* **Text excerpt**
0

I have an issue with a HTTP client I am making. I have implemented a cache in the form of a HashMap to prevent a re-download of the exact same file if it has been already downloaded. I also want to be able to update the cache if the file is already downloaded. Here is the code:

try
    {
        long lastMod = getLastModified(url);
        Date d = new Date(lastMod);

        outputStream.print("HEAD "+ "/" + pathName + " HTTP/1.1\r\n");
        outputStream.print("If-Modified-Since: " + ft.format(d)+ "\r\n");
        outputStream.print("Host: " + hostString+"\r\n");
        outputStream.print("\r\n");
        outputStream.flush();

        String t;
        while ((t = inputStream.readLine()) != null)
            dataIn.add(t);
    }
    catch(NullPointerException e)
    {
        dataIn.add("Handle Exception: 200");
    }
    catch(RuntimeException e2)

(Brief text fragments from websites)
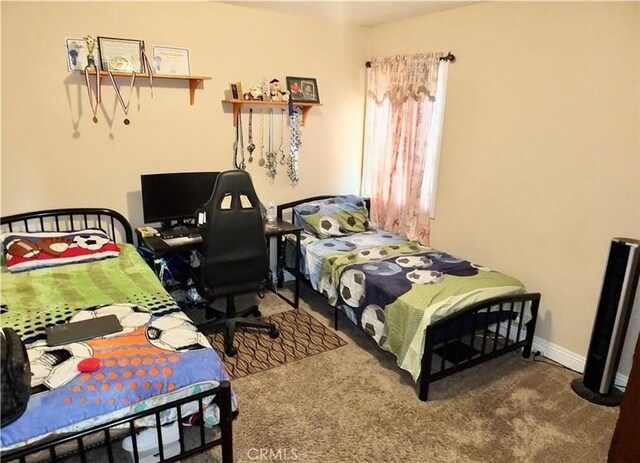 2730 Hayes Ave, Long Beach, CA 90810 - bedroom featuring carpet floors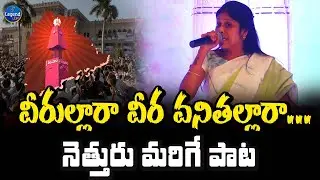ఈ పాట తో మళ్ళీ తెలంగాణ ఉద్యమ రోజులు గుర్తుచేసింది | Veerullara Song | @LegendTvin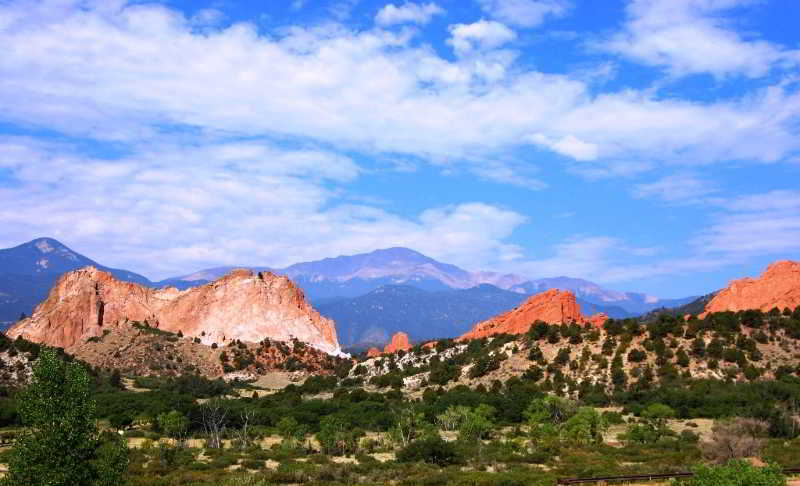 Hyatt Place Colorado Springs Garden Of The Gods מראה חיצוני תמונה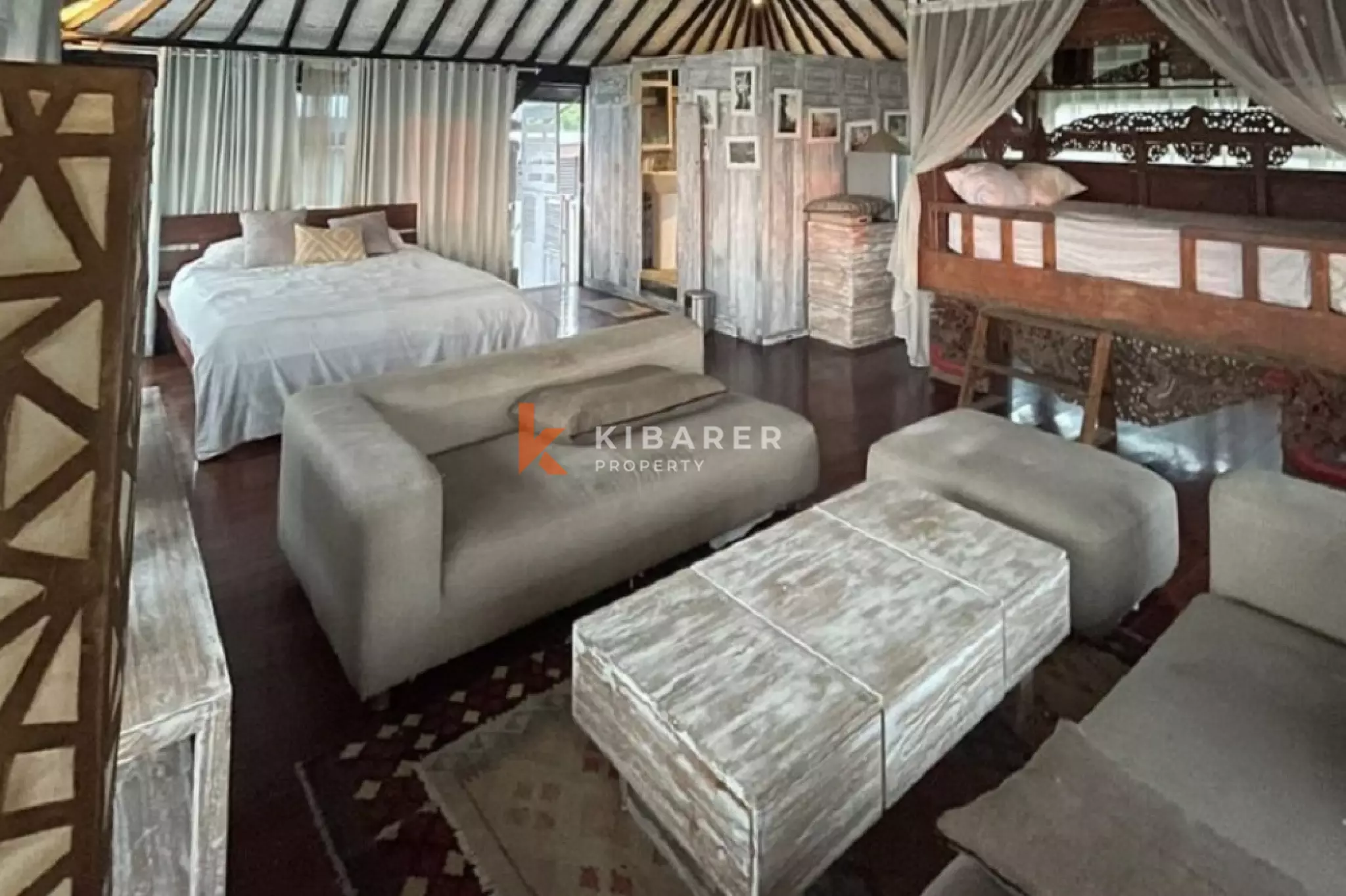 Strategic Four-Bedrooms Enclosed Living Villa in Balangan-Uluwatu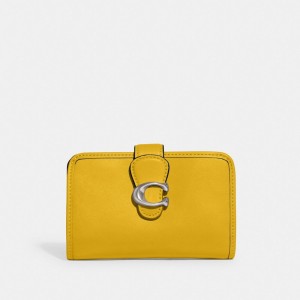 Coach Tabby Medium Wallet シルバー | COH865484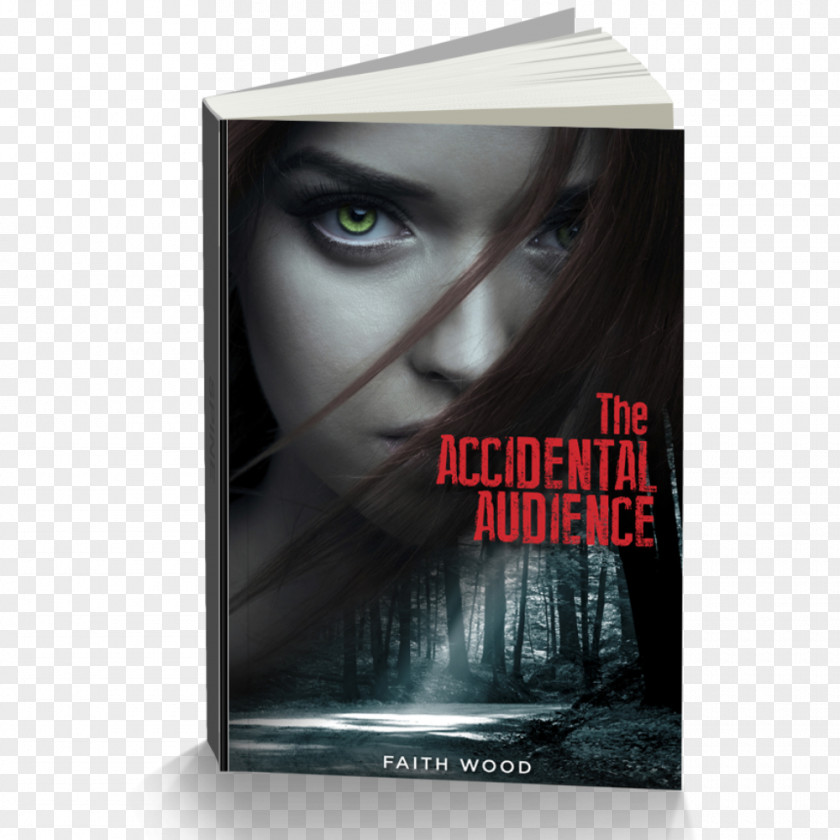 Book The Accidental Audience: A Colbie Colleen Novel Faith Wood Author Paperback PNG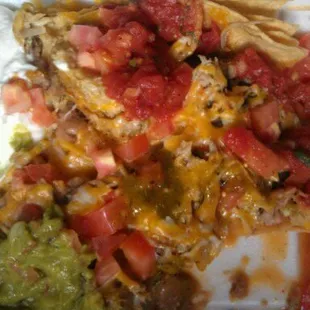 Carnitas Nachos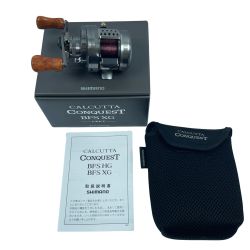 SHIMANO シマノ 23カルカッタコンクエストBFSXG 045713 ウッドハンドル Aランク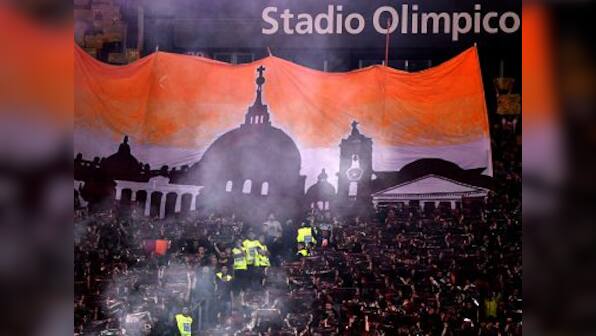 Serie A: Italian police launch probe after AS Roma fans allegedly ...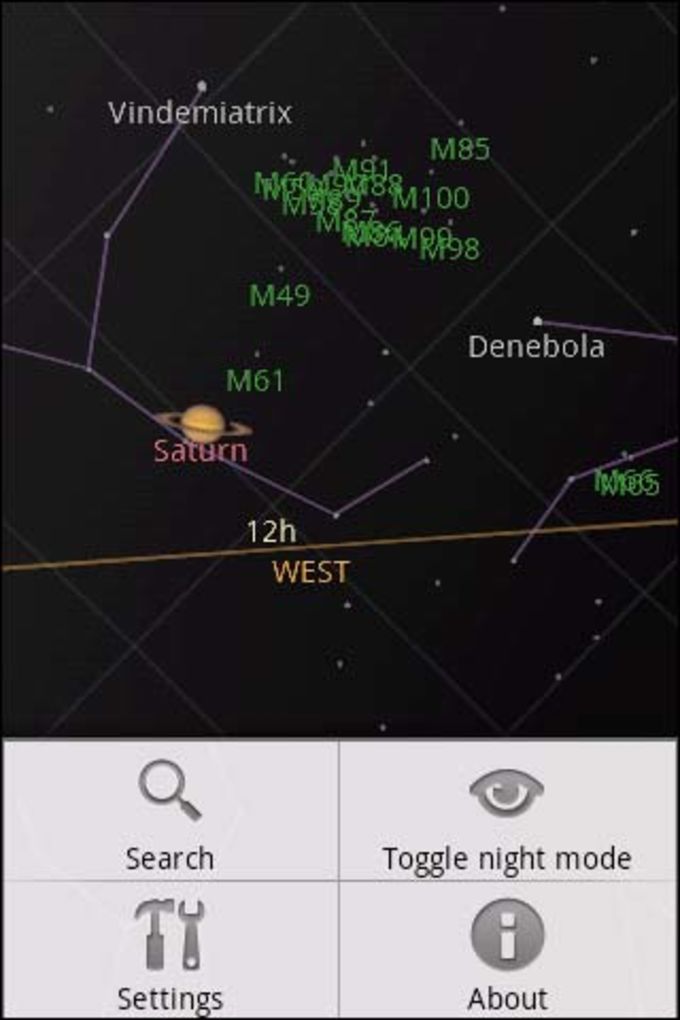 google sky map app for android download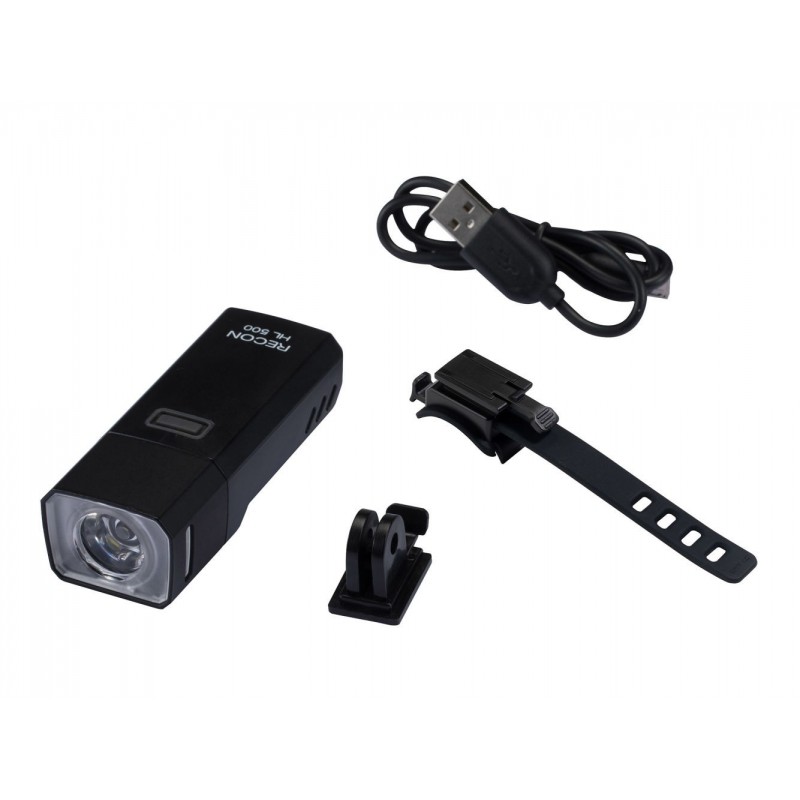 Giant Recon HL 500 negro luz delantera - Envíos 24h - Mejores precios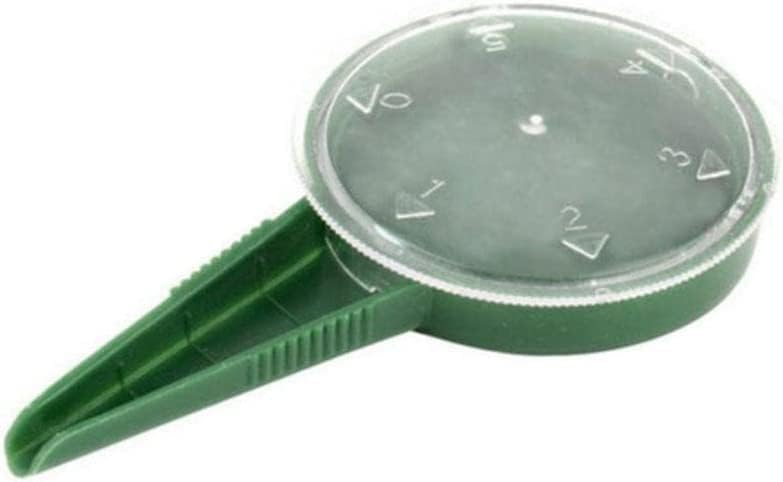 Green Seed Dispenser,Garden Plant Adjustable Seeder Sower Planter, Hand Seeder,Seed Dispenser Hand Tool, Seeder Gardening Tools for Outdoor, Lawn and Garden Spreaders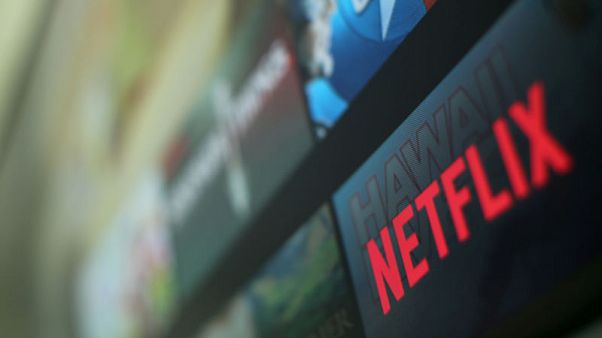 Netflix shares jump after record subscriber growth Netflix shares jump after record subscriber growth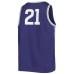 #21 Kansas State Wildcats Nike Replica Basketball Jersey - Purple
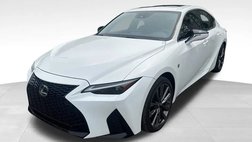 2022 Lexus IS 350 F SPORT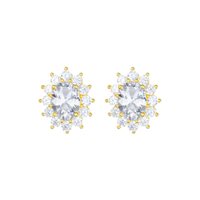 Earrings Amen Woman Lady in Silver Zircone ORLDMGBB - ORLDMGBB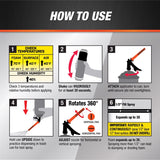 DAP Off-White Polyurethane Foam Wall & Cavity Foam Sealant 20 oz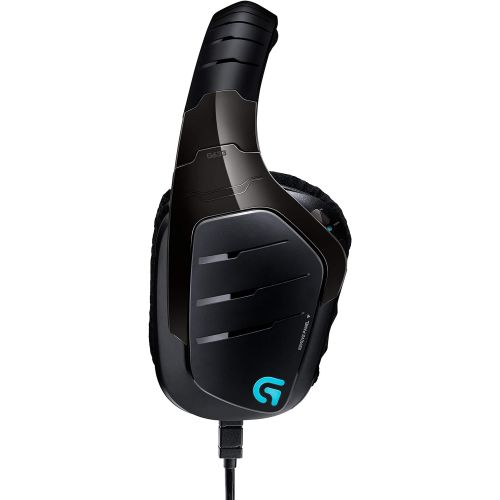 로지텍 Logitech G633 Artemis Spectrum  RGB 7.1 Dolby and DTS Headphone Surround Sound Gaming Headset  PC, PS4, Xbox One, Switch, and Mobile Compatible  Exceptional Audio Performance 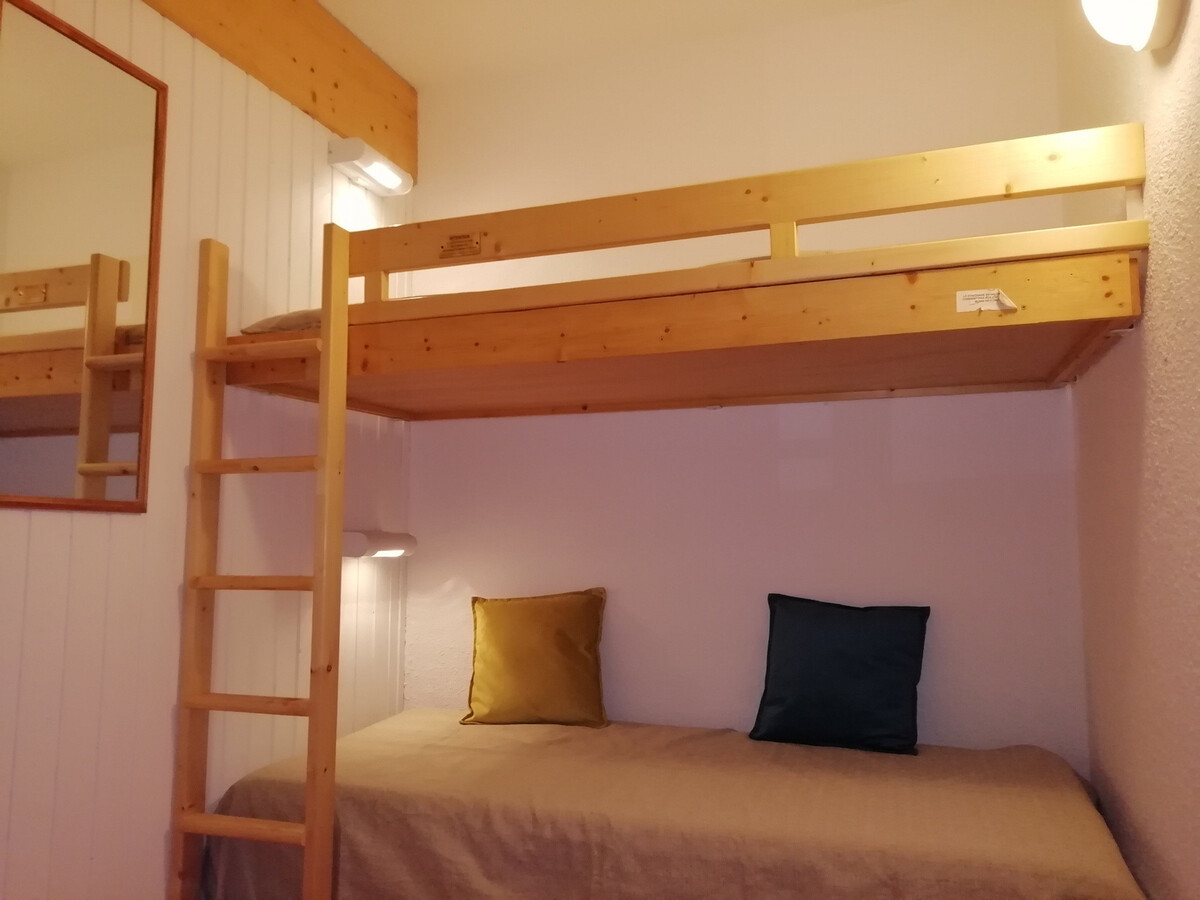 Studio 4 pers Arc 1800, balcon Sud-Ouest, animaux OK - Photo 6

* **Work instructions**
[A] Check each statement against the HTTP client cache post and say whether the post supports it: (i) The cache is built as a HashMap. (ii) The request written to outputStream uses the GET method. (iii) When a NullPointerException is caught, the string "Handle Exception: 200" is added to dataIn. Answer yes or no for each and quote the deciding words of the post.
[B] Carry on the HTTP client cache post from its last line, catch(RuntimeException e2).
The records are material of their own, apart from the text.

* **List of answers**
[A]
(i) Yes: "I have implemented a cache in the form of a HashMap"
(ii) No: "outputStream.print("HEAD "+ "/" + pathName + " HTTP/1.1\r\n");"
(iii) Yes: "dataIn.add("Handle Exception: 200");"

[B]
    {
        dataIn.add("Handle Exception: 200");
    }

    if(dataIn.get(0).contains("304"))
    {
        //Not Modified
        System.out.println(dataIn.get(0));
        System.out.println(hostString + "/" + pathName + " is already in local directory\nand is up to date");
    }
    else if(dataIn.get(0).contains("200"))
    {
        for(String x : dataIn)
            System.out.println(x);
        dataIn.clear();

        outputStream.print("GET "+ "/" + pathName + " HTTP/1.1\r\n");
        outputStream.print("Host: " + hostString+"\r\n");
        outputStream.print("\r\n");
        outputStream.flush();

        boolean blankDetected = false;
        int blankIndex = 8;

        boolean lastModDetected = false;
        int lastModIndex = 0;

        String t;
        int count = 0;
        /*
         * The issue is here where the dataIn ArrayList is empty after the loop.
         */
        while ((t = inputStream.readLine()) != null)
        {
            dataIn.add(t);
            if(t.equals("\r\n") && !blankDetected)
            {
                blankDetected = true;
                blankIndex = count;
            }
            if(t.contains("Last-Modified:") && !lastModDetected)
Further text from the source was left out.